Yesterday afternoon, after about six weeks of writing, including one major overhaul that was tiring, and a week or so of editing and formatting, I submitted a story to the 2012 Winkie Con Oz Fiction contest. I could have probably edited it for another month and never felt like it was quite ready. But, that is common for writers.
Not so common for me is writing fan fiction, which this is. Fan fiction being exactly what it sounds like-fiction taking place in worlds and/or involving characters from the work of someone else. It has been popular for decades, but like many “quasi-underground” endeavors the internet has increased its reach and impact considerably.
This recent piece in the Wall Street Journal does a better job than I could of exploring the history and scope of fan fiction, as well as providing some good links to fan fiction sites. Give it a read when you get the chance.
Here at TyUnglebower.com today I wanted to share some of my thoughts about this concept, seeing as how I have now in some ways officially embraced it.

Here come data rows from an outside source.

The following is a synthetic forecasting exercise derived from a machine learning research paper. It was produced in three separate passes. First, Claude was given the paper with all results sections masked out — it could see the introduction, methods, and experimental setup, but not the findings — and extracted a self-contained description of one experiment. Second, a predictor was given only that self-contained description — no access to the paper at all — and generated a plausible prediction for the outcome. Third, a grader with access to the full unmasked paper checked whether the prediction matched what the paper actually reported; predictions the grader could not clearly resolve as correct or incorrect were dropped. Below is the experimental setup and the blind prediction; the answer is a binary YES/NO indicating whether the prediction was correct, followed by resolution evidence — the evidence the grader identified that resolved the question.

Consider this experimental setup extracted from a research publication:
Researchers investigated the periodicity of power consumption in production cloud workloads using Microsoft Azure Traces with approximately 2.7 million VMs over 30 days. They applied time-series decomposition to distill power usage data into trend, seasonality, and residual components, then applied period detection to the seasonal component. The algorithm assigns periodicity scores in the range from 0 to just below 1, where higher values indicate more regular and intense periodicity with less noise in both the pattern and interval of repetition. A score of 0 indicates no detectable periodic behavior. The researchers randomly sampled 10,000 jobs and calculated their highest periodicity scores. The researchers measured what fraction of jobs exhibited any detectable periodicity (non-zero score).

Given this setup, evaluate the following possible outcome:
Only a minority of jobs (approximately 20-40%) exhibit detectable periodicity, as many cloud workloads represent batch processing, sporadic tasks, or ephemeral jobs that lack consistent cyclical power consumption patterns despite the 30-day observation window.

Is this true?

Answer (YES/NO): NO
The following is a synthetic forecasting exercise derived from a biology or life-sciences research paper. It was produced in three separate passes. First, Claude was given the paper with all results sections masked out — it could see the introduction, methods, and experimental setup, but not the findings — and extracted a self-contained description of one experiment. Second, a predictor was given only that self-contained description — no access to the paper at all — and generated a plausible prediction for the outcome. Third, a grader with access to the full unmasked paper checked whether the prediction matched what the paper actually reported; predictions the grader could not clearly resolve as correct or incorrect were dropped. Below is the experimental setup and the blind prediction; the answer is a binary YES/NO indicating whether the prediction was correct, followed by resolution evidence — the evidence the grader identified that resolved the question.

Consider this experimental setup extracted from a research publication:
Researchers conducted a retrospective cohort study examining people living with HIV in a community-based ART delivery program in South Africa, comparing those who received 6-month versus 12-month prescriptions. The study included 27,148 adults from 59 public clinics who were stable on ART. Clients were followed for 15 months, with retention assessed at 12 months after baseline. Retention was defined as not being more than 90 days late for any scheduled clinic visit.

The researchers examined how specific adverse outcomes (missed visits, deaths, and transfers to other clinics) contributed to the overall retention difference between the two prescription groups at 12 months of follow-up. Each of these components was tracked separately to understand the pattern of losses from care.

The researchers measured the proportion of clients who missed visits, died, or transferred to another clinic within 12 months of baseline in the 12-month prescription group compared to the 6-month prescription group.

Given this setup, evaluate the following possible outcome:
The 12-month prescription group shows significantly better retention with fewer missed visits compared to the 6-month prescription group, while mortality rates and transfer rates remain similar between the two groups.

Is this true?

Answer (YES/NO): NO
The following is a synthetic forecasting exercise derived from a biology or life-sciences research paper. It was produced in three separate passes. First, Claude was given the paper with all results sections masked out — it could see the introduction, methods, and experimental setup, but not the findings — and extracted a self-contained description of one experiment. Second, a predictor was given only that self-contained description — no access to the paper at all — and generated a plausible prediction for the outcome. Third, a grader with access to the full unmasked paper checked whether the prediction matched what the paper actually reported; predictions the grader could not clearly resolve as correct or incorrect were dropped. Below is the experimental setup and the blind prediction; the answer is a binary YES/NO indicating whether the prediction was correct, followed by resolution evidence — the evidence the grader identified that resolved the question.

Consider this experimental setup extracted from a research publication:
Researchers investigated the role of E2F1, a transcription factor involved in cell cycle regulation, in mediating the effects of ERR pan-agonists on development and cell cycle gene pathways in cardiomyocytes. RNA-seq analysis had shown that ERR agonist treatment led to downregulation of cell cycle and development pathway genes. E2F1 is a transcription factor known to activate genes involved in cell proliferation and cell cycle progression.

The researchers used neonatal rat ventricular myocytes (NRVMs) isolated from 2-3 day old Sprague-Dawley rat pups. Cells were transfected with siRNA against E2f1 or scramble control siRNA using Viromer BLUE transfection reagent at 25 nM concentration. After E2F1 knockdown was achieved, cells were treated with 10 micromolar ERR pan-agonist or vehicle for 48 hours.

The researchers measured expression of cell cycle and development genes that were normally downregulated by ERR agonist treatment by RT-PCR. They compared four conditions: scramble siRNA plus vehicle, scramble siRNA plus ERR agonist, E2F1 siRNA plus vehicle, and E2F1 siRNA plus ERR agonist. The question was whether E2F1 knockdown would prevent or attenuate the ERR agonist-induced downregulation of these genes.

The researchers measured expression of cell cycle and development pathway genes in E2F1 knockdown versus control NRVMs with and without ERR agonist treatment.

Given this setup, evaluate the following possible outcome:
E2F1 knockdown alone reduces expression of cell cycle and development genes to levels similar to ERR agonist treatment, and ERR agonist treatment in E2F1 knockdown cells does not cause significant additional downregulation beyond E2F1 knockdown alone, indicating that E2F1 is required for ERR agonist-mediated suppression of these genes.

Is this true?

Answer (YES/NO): NO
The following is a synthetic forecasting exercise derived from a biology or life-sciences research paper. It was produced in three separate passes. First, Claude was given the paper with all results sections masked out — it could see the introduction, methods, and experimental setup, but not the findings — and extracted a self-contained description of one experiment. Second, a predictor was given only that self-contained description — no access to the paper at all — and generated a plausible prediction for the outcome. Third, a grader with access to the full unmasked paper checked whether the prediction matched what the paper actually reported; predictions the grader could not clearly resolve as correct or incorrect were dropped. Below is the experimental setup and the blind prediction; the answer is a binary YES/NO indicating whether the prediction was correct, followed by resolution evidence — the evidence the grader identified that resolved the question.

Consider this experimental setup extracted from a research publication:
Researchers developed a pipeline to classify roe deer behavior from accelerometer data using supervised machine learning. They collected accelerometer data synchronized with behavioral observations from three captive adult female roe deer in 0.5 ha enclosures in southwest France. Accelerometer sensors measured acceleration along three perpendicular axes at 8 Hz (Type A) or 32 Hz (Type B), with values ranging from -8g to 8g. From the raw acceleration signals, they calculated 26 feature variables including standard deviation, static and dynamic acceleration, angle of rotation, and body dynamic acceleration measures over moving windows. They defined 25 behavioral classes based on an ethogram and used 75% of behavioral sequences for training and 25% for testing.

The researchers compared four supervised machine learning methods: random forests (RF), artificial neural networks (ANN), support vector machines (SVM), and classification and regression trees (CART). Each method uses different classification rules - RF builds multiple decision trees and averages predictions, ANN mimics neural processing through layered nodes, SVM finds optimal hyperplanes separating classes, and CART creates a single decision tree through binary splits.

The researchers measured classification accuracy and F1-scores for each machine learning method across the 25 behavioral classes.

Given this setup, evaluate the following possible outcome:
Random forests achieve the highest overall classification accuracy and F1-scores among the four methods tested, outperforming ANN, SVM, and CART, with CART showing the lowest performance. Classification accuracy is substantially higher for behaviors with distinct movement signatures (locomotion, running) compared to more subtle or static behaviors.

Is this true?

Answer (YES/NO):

Not that this Oz story was my very first venture into fan fiction. Years ago I was recruited by a friend, who’s mother owned a bookstore at the time, to write two brief skits involving the Harry Potter characters. She and her friends performed them during the crowded release of I believe the 5th book. I wasn’t able to attend, but I am told it went rather well.
Though I have contributed these “works” to the collection of fan fiction that seems to cover a third of the internet’s surface, I remain of two minds on it, somewhat.
On the one hand, the writer in me says that we should always strive to create our own worlds, characters, and plots. That it is our responsibility to do the extra work to be original in our creations. That perhaps relying on someone else’s imagination is a cheat, whether or not the characters are legally in the public domain.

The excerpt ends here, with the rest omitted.